Please identify each line in the material below that contains the word "thorax" and copy every one of those lines.

** BEGIN The data **

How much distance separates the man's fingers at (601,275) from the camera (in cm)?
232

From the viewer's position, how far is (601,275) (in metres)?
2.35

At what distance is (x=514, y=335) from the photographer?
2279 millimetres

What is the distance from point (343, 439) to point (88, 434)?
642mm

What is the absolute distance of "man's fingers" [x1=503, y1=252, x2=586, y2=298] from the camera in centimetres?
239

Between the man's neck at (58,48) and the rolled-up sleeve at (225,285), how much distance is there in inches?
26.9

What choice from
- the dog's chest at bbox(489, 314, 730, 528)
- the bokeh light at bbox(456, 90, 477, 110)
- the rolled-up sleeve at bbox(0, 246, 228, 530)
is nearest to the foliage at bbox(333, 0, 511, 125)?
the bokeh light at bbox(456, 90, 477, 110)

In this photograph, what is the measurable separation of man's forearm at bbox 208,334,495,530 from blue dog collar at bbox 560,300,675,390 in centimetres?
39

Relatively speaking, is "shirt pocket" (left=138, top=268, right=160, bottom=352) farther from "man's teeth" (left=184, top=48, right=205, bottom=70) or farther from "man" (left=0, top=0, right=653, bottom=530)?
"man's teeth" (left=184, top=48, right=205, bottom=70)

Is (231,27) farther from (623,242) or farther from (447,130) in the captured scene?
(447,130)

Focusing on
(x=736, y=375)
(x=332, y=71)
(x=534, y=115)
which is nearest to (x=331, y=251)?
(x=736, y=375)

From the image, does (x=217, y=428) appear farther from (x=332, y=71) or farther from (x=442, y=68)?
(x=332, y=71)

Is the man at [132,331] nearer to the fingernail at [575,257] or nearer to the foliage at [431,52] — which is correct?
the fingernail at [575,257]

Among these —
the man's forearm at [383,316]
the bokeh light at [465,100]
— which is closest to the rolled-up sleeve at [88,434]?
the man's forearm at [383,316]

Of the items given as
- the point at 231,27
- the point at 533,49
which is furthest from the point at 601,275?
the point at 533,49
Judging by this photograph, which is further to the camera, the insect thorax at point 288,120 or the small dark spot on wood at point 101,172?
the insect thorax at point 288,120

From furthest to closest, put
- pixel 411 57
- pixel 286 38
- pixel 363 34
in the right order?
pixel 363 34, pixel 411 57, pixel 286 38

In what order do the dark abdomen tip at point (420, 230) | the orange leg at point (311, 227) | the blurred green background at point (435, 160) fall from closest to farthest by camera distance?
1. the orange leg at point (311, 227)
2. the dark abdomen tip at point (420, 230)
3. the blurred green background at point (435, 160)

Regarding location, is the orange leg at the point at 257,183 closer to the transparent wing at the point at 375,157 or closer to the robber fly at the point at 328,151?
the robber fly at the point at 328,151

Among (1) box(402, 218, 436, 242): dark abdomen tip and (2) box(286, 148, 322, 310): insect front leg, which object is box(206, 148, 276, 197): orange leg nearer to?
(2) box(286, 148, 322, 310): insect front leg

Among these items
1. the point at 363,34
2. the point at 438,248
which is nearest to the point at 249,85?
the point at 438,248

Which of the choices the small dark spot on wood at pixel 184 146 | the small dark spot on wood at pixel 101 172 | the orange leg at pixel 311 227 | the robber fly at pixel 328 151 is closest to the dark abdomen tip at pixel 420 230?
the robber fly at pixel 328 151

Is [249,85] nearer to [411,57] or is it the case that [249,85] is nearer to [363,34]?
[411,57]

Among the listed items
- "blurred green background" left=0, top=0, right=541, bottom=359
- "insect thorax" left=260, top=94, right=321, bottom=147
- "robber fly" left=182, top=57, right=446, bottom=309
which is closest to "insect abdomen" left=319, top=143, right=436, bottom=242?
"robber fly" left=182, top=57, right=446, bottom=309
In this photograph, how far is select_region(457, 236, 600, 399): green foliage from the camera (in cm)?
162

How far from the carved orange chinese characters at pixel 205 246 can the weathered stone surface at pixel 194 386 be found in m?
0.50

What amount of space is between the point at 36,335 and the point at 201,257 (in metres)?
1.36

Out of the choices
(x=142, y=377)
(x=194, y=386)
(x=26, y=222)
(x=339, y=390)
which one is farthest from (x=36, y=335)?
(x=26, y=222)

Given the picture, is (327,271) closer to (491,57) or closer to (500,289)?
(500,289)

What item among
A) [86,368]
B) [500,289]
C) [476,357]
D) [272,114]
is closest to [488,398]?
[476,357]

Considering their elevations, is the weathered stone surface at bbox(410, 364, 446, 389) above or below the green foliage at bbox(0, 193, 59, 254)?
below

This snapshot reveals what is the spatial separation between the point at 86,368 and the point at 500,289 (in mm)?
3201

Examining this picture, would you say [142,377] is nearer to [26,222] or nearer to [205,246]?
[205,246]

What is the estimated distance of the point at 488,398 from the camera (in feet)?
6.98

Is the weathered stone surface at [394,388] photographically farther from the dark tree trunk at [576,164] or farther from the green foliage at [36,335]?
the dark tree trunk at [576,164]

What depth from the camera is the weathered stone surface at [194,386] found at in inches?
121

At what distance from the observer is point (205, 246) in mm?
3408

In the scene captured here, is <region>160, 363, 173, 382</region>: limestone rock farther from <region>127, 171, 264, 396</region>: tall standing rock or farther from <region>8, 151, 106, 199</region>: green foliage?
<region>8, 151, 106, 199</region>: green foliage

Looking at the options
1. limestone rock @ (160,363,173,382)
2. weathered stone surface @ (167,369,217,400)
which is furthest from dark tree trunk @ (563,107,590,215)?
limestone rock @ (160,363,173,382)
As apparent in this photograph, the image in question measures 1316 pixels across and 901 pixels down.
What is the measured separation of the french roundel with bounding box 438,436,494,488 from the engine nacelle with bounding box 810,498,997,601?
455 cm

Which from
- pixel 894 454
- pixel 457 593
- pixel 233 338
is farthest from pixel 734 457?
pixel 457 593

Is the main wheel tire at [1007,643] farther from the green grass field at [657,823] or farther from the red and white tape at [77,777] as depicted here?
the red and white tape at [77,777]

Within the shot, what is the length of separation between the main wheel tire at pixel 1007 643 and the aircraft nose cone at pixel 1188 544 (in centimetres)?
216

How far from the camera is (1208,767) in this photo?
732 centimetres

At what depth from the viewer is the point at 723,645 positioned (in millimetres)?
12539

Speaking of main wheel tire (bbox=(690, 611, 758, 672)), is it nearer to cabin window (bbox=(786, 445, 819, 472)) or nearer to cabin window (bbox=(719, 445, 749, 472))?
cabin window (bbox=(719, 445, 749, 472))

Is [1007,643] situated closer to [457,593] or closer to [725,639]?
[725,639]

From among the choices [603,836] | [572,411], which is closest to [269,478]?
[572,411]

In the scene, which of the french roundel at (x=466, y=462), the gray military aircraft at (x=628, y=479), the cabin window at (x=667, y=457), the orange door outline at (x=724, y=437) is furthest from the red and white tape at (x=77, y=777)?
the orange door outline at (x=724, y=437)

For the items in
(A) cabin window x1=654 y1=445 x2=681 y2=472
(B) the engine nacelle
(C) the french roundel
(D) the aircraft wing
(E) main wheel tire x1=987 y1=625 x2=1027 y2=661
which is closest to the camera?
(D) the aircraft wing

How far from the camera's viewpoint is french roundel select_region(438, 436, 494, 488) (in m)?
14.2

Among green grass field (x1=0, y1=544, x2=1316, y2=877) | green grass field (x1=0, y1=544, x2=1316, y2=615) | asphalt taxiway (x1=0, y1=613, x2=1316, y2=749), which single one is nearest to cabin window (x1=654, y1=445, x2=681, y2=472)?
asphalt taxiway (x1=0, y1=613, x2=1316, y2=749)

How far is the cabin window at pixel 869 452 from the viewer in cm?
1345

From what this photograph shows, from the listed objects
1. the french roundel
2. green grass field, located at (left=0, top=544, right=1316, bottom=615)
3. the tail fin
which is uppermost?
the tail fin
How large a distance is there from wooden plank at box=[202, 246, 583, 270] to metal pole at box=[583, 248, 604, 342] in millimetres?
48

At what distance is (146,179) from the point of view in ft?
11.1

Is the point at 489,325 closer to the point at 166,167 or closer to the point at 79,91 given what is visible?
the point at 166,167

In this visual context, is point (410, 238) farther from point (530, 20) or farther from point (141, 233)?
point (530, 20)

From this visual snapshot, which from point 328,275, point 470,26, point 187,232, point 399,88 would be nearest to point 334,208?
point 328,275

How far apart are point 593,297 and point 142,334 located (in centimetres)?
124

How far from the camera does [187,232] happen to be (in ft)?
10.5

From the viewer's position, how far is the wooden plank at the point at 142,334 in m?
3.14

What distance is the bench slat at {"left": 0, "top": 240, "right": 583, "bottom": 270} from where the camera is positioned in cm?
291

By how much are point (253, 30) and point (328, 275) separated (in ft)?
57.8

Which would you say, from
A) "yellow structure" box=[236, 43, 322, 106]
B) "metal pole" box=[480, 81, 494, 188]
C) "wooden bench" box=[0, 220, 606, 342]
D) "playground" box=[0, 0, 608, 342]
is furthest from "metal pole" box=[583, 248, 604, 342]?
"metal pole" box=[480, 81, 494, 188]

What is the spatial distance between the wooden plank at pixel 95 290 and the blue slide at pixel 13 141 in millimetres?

** END The data **

Answer to this problem:
Judging by this photograph, which is further to the camera, the insect thorax at point 288,120 or the small dark spot on wood at point 101,172?
the insect thorax at point 288,120
- "insect thorax" left=260, top=94, right=321, bottom=147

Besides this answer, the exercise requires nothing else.